STEFANIA CONSENTI
Cronaca

Viaggio nel pianeta Uzbekistan. Sogni, miti e memoria del dopo Urss. Mostra evento all’Hangar Bicocca

Saodat Ismailova vive e lavora fra Parigi e Tashkent, filmaker della prima generazione post sovietica. L’esposizione riunisce sei film e sette sculture: un’esplorazione delle radici evocando temi universali.

Viaggio nel pianeta Uzbekistan. Sogni, miti e memoria del dopo Urss. Mostra evento all’Hangar Bicocca

Saodat Ismailova vive e lavora fra Parigi e Tashkent, filmaker della prima generazione post sovietica. L’esposizione riunisce sei film e sette sculture: un’esplorazione delle radici evocando temi universali.

"La memoria? Per me è stabilità, è la bussola che orienta tutta la mia ricerca, più che mai necessaria in questi tempi". Saodat Ismailova, filmaker ed artista della prima generazione uzbeka dell’era post sovietica, vive e lavora fra Parigi e Tashkent. E a Milano presenta la sua prima mostra antologica negli spazi (splendidi) di Pirelli HangarBicocca. A See Under Our Tongue (da domani al 12 gennaio, ingresso libero) è un’immersione ipnotica fra video e installazioni, su temi come la natura e il rapporto con l’uomo, le tradizioni, i saperi ancestrali e la rappresentazione della femminilità. L’artista attinge a piene mani dal patrimonio sociopolitico culturale della sua terra d’origine, l’Asia centrale, evocando temi universali. E viene voglia, ad ascoltarla, di prendere un aereo e andare a visitare i luoghi che svela attraverso le sue opere. Come Arslanbob (film girato sulle rive dell’Amu Darya), il seme d’oro di Amanat e il calco in resina di una grotta in The Mountain Our Bodies Emptied. La memoria getta "semi". E un seme racchiude "segreti, misteri, è essenziale, fragile ed eterno". A quale opera è più legata? Sorride Saodat, difficile dire. Quale amare per prima? Un suggerimento lo offre: "La storia che si sviluppa attorno al mito della tigre, una bella chiave di lettura per il pubblico...". The Haunted (2017) è un incontro simbolico con la tigre del Turkestan, estinta in epoca sovietica in seguito al processo di industrializzazione. L’animale diviene metafora della ricchezza di tutte le lingue, memorie e paesaggi che stanno scomparendo o che vengono alterati da sistemi di controllo e di potere. Considerata un archetipo sacro e messaggero degli antenati, la tigre continua a vivere oggi nella memoria collettiva e nei sogni delle persone. E ancora. Presentata in Italia in occasione della Biennale di Venezia nel 2022, Chillahona è un’installazione video accompagnata da un grande ricamo, che traspone elementi del film nel tessuto. Reinterpretazione moderna del ricamo “cosmologico” uzbeko noto come falak, questo oggetto è stato disegnato da Ismailova e realizzato dall’artigiana Madina Kasimbaeva: rappresenta una cosmologia in dialogo con le immagini del film, che affronta il senso di vuoto e disordine durante il periodo della Perestrojka in Uzbekistan, dopoi il crollo dell’Unione Sovietica. Il titolo? Altamente simbolico nella tradizione, legato alla pratica catartica femminile di osservare il silenzio per 40 giorni, Chilla in persiano significa quaranta.
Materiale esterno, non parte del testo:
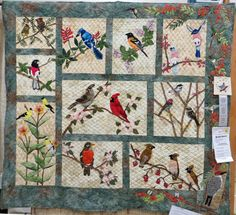 New Fun and Crazy Quilter's Quilt Show, Mukwonago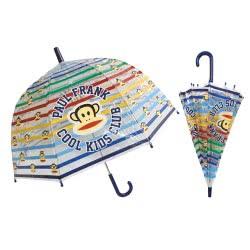 chanos Paul Frank Cool Kids Club Kids Umbrella 48Cm 6618 5203199066184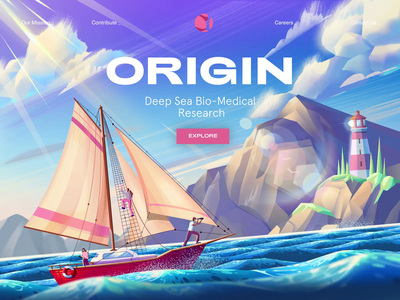 Origin scientific research science submarine deep sea ship yacht boats fish underwater ocean sea nature mountain illustration landing page animated transition ux motion ui animation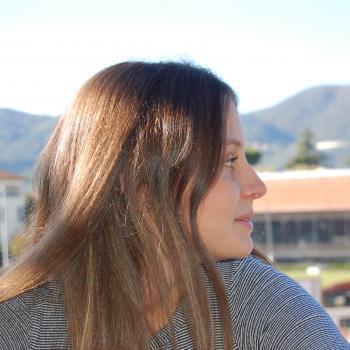 Babysitter Lucca: Melissa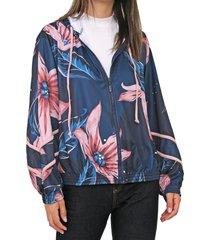 jaqueta coca-cola jeans floral azul-marinho/rosa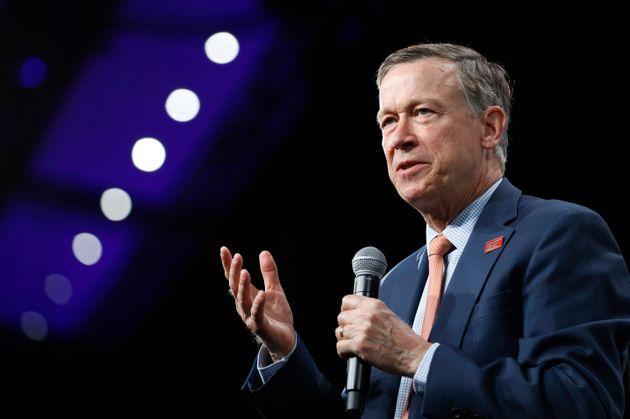 John Hickenlooperwill face off against incumbent Republican Sen. Cory Gardner this November in...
Suggestiva, poi, l’installazione realizzata con il crine di cavallo. Veniva impiegato per segnalare le tombe dei santi o per la produzione di veli femminili.

La scultura è sospesa, lunga undici metri; vi si proiettano parole del giovane poeta contemporaneo uzbeko Jontemir Jondor. As We Fade, (2024) è un’opera costituita da una serie di 24 sottili pannelli sospesi di seta bianca sui quali si scorgono immagini in movimento. Sono disposti in fila uno accanto all’altro: scorrono immagini che rappresentano pellegrini e abitanti della montagna Sulamain-Too, al centro della città di Osh. C’è solo da perdersi in queste "suggestive" narrazioni, circondati dalle due grandi installazioni che racchiudono l’intero spazio espositivo, Stains of Oxus (2016) e Arslanbob (2023-24), film si diceva girati rispettivamente sulle rive dell’Amu Darya e nell’area oltre il Syr Darya, nell’attuale Kirghizistan. La mostra ripercorre metaforicamente il viaggio del seme di dattero – dal suo inizio, conservato nella bocca di una figura mitica di nome Arslanbob, fino al suo dono a colui che sarebbe diventato il più importante e noto mistico dell’Asia centrale, Akhmad Yassawi, che con esso fondò la foresta di noci.